Il fatto che io ogni mattina mi ostini a bere il latte bollente anche se fuori ci sono già 29 gradi, ha qualcosa di masochistico, ma ormai è un rituale: la lingua scottata che mi punge per tutta la mattina mi dà quel leggero senso di malessere che mi permette di non rilassarmi troppo, del resto, come ricorda Francis Scott Fitzgerald, a volte è più difficile privarsi di un dolore che di un piacere e quel lieve dolore è una certezza (e un monito) al quale non riesco a rinunciare.
Questa mattina, ben appunto, ero con la mia tazza bollente in mano e non so esattamente quale vortice di pensieri mi abbia condotto a concentrarmi sui quattro quadri appesi alla parete della cucina: sono quattro litografie numerate con firma originale di Luzzati rappresentanti “Le quattro stagioni”. Le avevo acquistate al secondo anno di università, in Via San Lorenzo, in un negozio di arte moderna molto pop, attualmente ancora esistente, negozietto che ora spaccia a buon prezzo quadretti riproducenti le opere di Bansky. Le avevo scelte, con un certo orgoglio, per il mio primo appartamentino dei vicoli dove ero andata a vivere con una mia amica e il cui canone pagavo (ahimè con estrema fatica) facendo la cameriera alla sera e nei fine settimana.
Ora io non ho conosciuto personalmente il maestro Luzzati, né mi sono mai rivolta a lui con un amichevole “Lele”, come amano fare i galleristi genovesi, ma ho assaporato per un periodo la stessa Genova che lo ha consacrato come scenografo e illustratore; quella Genova del post Colombiadi, dove si percepiva nettamente la trasformazione culturale che di lì a poco avrebbe rivoluzionato questa città austera e con pochi fronzoli, proiettandola verso un’emancipazione: da città del mugugno, dei camalli, inospitale e multietnica suo malgrado, a città del design, del teatro sperimentale, della stand up comedy (prima che sapessimo cosa fosse), della musica di propaganda, dei caruggi rinnovati, dei rolli riscoperti, finalmente volutamente e orgogliosamente multietnica. Ora in questa Genova di fine anni ’90 – inizio 2000, una litografia di Luzzati non si negava a nessuno: era il regalo perfetto per la laurea della tua amica, per il battesimo del figlio dei vicini di casa, per la casa delle coppie giovani avanguardiste e un po’ snob, era il modo (economico) per far capire ai tuoi ospiti che tu non eri da arredamento arte povera del Mercatone Uno, ma da poltrona Frau e lampada Tolomeo: insomma era un segno distintivo nel quale il genovese medio neo borghese investiva volentieri perché facilmente riconoscibile.

━━━━━━━━

INFORMAZIONI SUL COMPITO. Come prosegue il racconto sulle litografie di Luzzati? Scrivine il seguito, partendo subito dopo la sua ultima frase.

INSIEME DI DATI.
━━━━━━━━

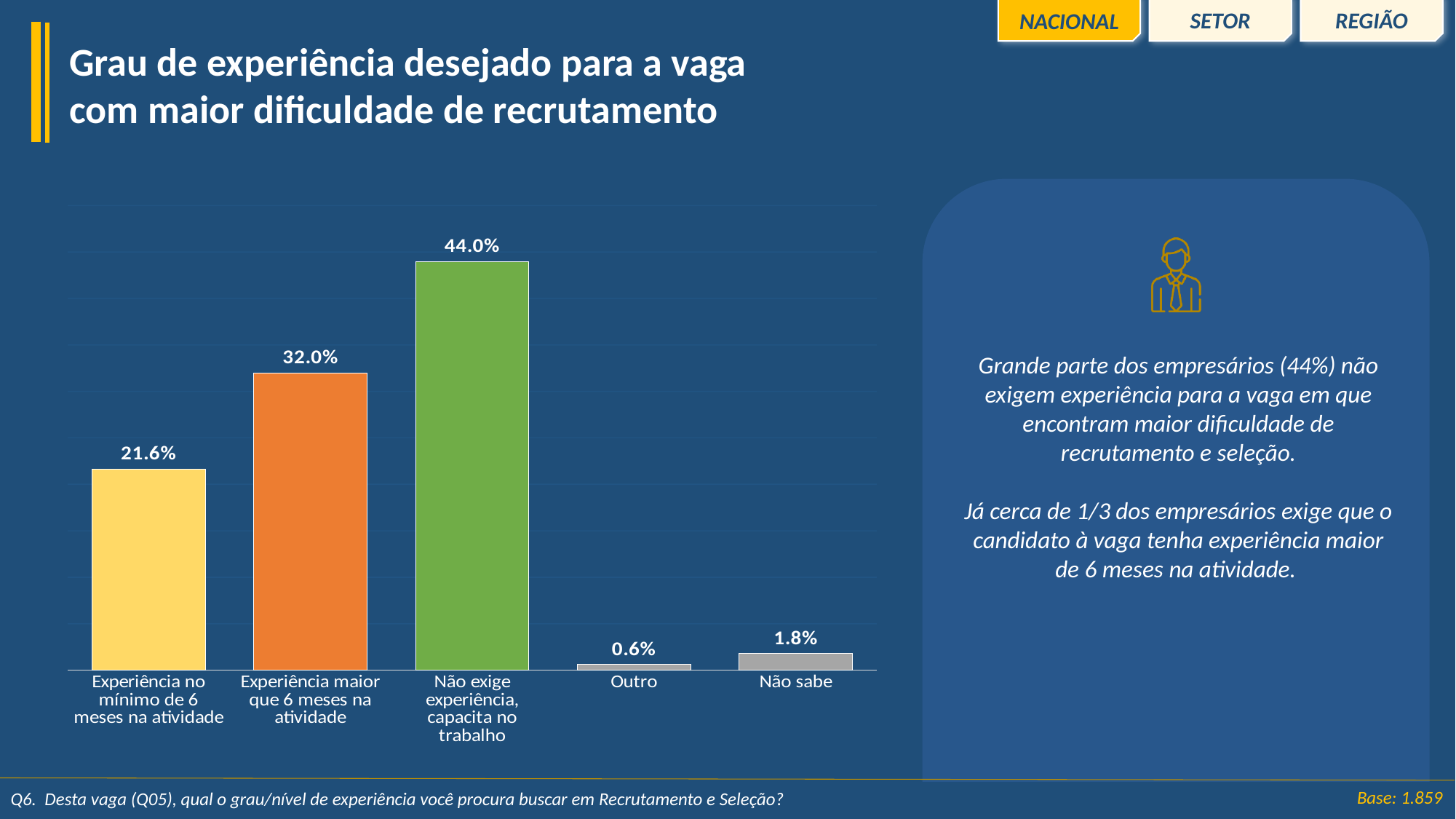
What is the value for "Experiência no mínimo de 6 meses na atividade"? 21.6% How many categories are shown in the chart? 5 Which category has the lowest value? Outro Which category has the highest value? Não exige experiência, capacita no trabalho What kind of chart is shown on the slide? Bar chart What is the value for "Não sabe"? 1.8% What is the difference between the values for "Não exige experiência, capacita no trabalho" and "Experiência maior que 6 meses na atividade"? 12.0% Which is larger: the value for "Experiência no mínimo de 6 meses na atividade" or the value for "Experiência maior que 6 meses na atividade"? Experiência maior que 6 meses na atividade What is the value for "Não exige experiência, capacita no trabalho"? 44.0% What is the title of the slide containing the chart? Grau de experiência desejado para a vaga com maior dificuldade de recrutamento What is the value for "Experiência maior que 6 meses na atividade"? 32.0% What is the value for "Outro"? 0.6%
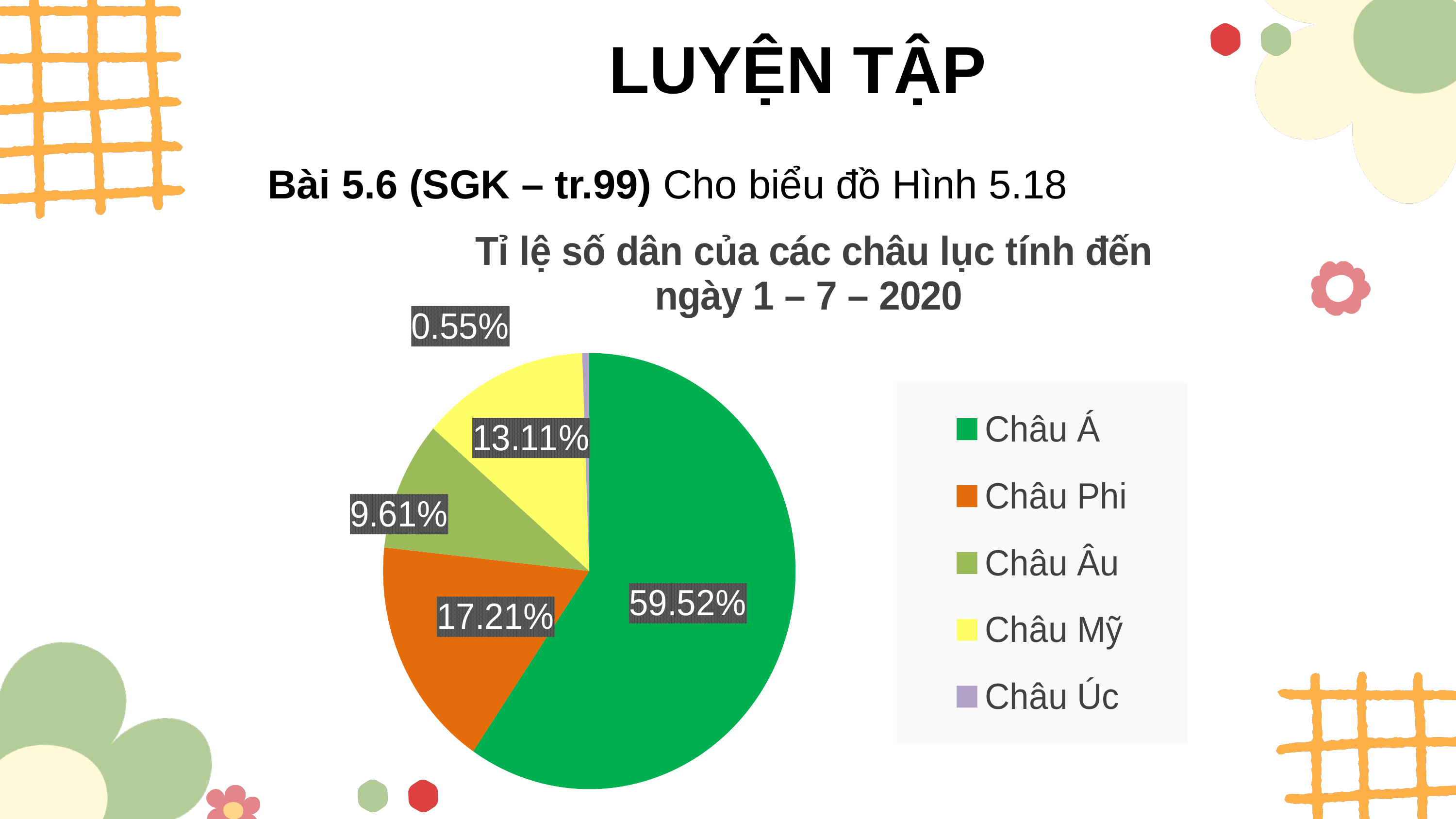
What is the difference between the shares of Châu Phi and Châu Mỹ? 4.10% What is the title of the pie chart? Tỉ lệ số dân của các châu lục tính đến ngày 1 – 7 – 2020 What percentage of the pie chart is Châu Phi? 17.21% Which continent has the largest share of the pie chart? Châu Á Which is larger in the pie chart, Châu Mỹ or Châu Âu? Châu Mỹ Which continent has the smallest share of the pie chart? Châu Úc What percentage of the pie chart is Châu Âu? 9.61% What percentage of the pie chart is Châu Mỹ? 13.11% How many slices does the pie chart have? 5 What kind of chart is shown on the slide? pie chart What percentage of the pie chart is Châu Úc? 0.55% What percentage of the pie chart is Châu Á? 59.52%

━━━━━━━━

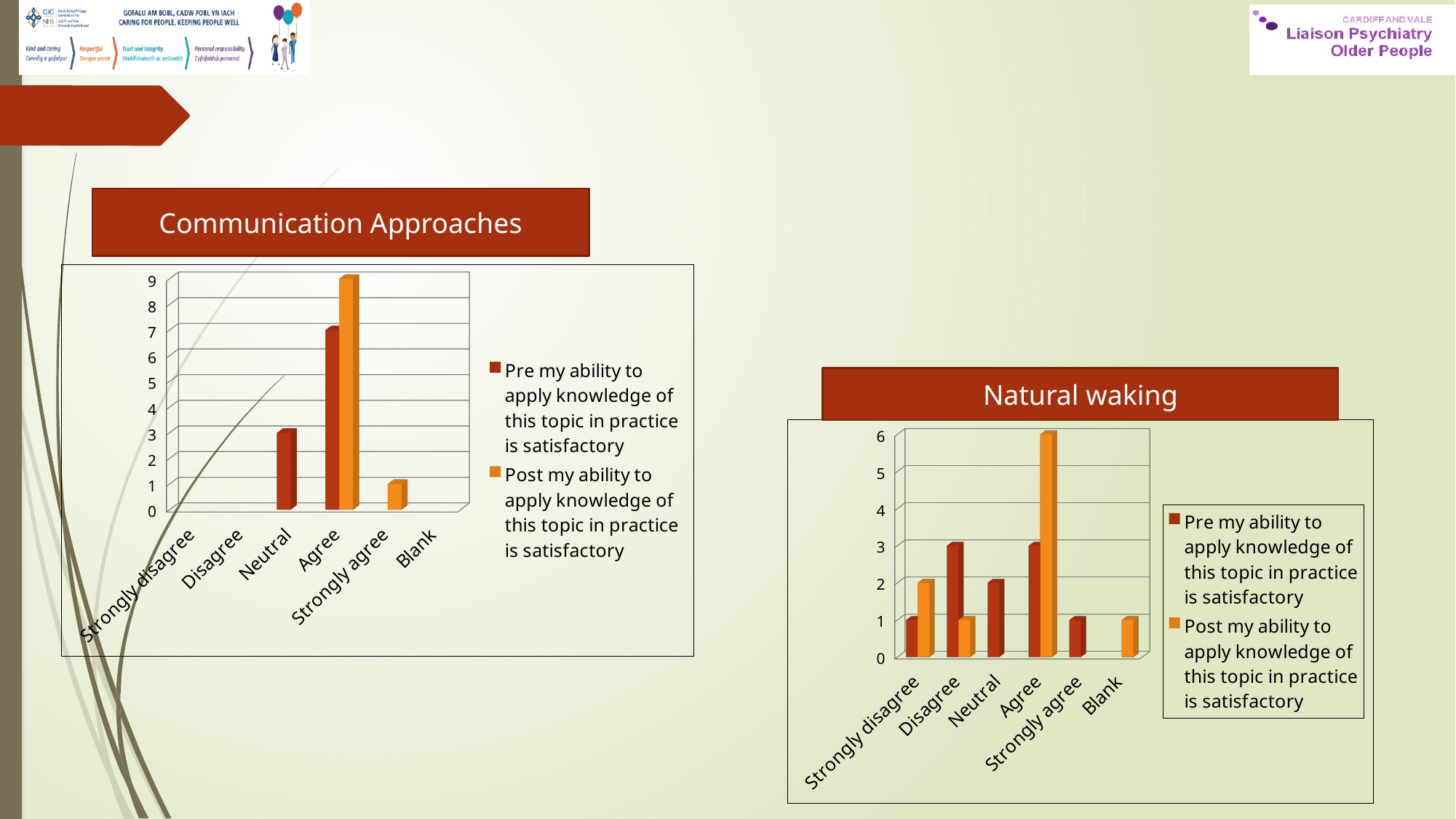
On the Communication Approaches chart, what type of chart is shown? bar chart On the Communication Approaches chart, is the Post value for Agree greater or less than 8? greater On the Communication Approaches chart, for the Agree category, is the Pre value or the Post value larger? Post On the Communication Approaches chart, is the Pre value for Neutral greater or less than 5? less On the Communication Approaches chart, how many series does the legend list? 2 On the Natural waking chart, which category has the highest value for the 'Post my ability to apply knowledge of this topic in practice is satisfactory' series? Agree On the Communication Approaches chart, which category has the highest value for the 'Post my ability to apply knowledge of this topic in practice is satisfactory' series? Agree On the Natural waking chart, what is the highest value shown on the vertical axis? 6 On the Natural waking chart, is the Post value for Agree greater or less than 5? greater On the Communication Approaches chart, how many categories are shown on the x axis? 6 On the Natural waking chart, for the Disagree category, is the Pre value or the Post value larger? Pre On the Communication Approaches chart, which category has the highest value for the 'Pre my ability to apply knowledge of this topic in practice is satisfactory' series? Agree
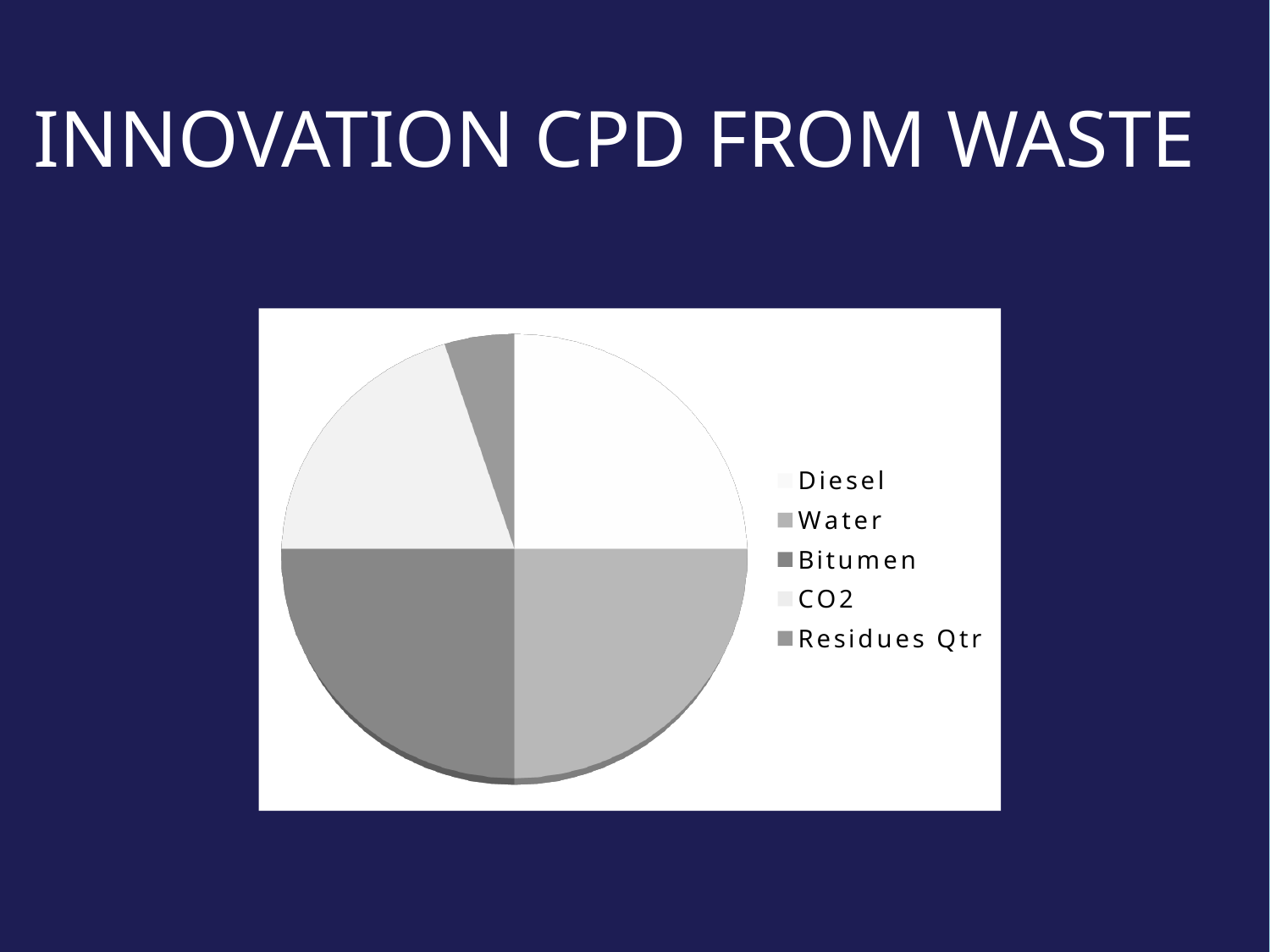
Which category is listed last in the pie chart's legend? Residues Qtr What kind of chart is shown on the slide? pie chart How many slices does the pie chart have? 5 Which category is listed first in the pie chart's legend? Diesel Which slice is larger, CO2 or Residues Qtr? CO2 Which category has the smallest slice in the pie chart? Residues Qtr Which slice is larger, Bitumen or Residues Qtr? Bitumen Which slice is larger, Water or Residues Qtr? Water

━━━━━━━━

RISULTATO DEL COMPITO.
Chiaro che questa trasformazione aveva invece appena sfiorato i genovesi delle periferie, detti “delle delegazioni”, come mia madre, per i quali la ricchezza era una colpa da espiare e non andava mai ostentata, quei zeneizi riso ræo che guardavano con diffidenza le spese per oggetti inutili, costosi e poco pratici, i genovesi sarvægi dell’entroterra per i quali le litografie erano solo quelle delle scene di caccia o della Vegia Zena, che concepivano appeso sopra il divano solo un arazzo con ambientazione rupestre e la benedizione papale per le nozze.
Nella casa di Prà dei miei genitori, oltre all’arazzo e la benedizione papale, pullulavano quadretti di dubbia provenienza, un pout pourri di stili probabilmente scovati nei mercatini del “basso piemonte” con un unico tratto distintivo: l’avere tutti soggetti codificati, della tradizione, popolari. Del resto nella casa dei miei non c’era spazio per l’avanguardia, l’astrattismo, i miei non ci provavano neanche a sembrare moderni, erano fieramente un quadretto antico, possibilmente di seconda mano, economico e rassicurante. Coerentemente in cucina avevano appesi quattro piatti con pittura color sepia raffiguranti (guarda un po’) “Le quattro stagioni”.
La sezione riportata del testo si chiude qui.